The University of Minnesota Armory is a building on the University of Minnesota campus in Minneapolis, Minnesota. The Armory was constructed in 1896 after the previous space for military training on the campus burnt in a fire in 1894. The facility served as the primary home for the Minnesota Golden Gophers men's basketball team as well as the University of Minnesota Marching Band after its construction. The basketball team moved to the Kenwood Armory in Downtown Minneapolis in 1925 while the band moved to the newly completed Music Education Building in 1922. Fielding H. Yost, Michigan Wolverines football coach, forgot the Little Brown Jug, one of the oldest college football traveling trophies, in the locker rooms of the Armory in 1903. The Armory was also the facility used for the University of Minnesota physical education department until 1935. The school's football team played some of their early games on the open field next to the Armory.

It is a contributing property in the University of Minnesota Old Campus Historic District, a historic district that is listed on the National Register of Historic Places.

Currently, it is used as the classrooms and office space of the University's three ROTC units, and offices for the University's program for High School students, with the gymnasium being available for campus activities.

Outside the Armory building, there is a nine foot tall statue of a soldier on a seven-ton, six-foot-high Vermont granite pedestal.

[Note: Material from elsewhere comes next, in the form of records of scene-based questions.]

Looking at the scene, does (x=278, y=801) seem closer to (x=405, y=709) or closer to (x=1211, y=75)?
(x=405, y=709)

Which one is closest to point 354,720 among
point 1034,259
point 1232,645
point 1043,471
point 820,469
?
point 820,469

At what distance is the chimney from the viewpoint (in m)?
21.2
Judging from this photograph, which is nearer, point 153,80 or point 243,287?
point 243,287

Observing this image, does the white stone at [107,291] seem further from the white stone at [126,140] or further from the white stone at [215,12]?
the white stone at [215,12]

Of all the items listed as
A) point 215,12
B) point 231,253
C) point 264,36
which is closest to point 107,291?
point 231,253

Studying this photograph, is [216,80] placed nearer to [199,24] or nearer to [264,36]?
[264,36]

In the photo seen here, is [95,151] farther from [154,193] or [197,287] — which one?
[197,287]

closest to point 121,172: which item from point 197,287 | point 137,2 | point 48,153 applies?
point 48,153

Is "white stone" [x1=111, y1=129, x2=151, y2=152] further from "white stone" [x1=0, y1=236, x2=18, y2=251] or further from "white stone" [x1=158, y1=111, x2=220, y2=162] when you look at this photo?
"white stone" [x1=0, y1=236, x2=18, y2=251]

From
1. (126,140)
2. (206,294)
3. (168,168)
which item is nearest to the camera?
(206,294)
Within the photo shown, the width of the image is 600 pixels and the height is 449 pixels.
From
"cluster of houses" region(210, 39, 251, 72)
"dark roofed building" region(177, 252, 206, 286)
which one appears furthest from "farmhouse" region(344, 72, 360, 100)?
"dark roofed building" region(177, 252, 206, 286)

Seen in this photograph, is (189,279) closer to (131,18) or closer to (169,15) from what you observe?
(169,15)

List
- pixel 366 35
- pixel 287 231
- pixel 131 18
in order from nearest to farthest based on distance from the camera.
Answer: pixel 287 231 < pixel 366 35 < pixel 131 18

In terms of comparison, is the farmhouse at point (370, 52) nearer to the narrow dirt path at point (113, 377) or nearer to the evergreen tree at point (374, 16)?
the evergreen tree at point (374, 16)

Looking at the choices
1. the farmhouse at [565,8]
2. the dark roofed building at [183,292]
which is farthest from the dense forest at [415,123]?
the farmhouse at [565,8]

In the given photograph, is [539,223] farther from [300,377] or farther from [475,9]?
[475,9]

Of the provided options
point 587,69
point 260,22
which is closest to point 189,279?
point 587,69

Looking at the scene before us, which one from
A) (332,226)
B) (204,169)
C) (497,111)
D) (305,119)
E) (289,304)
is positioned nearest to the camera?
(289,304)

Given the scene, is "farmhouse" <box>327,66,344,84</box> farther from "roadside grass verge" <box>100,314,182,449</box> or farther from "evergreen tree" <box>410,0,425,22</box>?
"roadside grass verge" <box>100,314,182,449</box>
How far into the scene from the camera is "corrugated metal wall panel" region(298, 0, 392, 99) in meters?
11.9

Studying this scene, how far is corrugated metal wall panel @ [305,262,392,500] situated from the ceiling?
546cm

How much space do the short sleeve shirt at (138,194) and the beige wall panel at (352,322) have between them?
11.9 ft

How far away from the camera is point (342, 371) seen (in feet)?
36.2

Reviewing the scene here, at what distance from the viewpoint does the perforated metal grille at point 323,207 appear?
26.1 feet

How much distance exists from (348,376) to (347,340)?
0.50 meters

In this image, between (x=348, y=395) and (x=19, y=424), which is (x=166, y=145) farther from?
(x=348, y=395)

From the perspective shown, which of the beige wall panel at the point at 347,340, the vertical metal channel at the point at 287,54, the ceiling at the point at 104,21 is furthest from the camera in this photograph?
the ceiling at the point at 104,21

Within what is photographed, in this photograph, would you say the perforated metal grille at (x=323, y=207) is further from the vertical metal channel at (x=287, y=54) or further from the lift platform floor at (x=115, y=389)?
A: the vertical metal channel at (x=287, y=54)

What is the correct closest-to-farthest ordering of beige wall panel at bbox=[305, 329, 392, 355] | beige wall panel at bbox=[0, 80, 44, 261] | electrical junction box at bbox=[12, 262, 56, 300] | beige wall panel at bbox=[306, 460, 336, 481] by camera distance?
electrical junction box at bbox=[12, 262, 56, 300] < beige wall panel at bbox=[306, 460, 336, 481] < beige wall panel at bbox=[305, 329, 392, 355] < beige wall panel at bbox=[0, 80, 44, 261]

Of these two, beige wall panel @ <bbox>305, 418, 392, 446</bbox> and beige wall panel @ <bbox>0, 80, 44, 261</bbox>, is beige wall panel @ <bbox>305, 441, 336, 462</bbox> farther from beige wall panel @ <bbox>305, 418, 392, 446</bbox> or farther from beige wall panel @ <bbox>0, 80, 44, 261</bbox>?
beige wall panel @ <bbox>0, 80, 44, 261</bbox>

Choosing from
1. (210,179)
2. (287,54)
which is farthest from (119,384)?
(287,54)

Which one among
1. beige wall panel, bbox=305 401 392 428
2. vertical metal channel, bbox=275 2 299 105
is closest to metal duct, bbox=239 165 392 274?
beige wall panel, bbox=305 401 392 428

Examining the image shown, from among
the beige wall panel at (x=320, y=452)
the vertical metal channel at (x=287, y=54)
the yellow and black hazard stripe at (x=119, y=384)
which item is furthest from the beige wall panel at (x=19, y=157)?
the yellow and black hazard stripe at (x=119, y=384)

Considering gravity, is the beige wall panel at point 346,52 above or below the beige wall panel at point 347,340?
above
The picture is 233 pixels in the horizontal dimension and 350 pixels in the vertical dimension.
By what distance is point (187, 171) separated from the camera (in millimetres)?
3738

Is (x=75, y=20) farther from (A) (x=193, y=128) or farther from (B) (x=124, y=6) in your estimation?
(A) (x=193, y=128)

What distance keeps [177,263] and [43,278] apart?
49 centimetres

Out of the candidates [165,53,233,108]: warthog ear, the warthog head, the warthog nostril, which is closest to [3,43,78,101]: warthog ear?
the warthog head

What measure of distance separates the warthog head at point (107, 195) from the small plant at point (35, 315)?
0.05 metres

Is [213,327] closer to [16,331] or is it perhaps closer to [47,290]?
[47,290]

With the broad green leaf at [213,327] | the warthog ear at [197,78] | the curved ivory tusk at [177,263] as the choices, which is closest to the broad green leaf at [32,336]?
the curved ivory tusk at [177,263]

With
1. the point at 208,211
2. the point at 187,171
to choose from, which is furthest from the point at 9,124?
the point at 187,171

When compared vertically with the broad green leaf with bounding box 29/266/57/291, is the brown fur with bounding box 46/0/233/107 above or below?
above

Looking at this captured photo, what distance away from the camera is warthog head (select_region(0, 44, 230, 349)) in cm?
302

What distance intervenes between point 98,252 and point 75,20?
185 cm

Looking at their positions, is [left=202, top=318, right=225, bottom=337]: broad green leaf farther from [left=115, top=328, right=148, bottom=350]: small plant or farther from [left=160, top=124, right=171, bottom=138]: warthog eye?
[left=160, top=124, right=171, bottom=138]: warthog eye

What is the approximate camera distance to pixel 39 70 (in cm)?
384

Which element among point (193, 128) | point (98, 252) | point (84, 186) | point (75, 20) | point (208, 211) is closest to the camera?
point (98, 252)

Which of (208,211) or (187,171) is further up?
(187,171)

It is called "Iron Mike" and a memorial plaque underneath reads: "erected in honor of the students of the University who served their country in the war with Spain, 1898-99.” Sculptor Theo Alice Ruggles Kitson designed the statue, which was commissioned and paid for by a committee that had originally been formed to send Christmas gifts to student soldiers in the 13th Minnesota Infantry Regiment, who were stationed in Manila. Professor Arthur E. Haynes, who chaired this committee, suggested doing something more than just sending gifts. He donated the first ten dollars and led the fundraising and process of designing the statue. It was unveiled in 1906.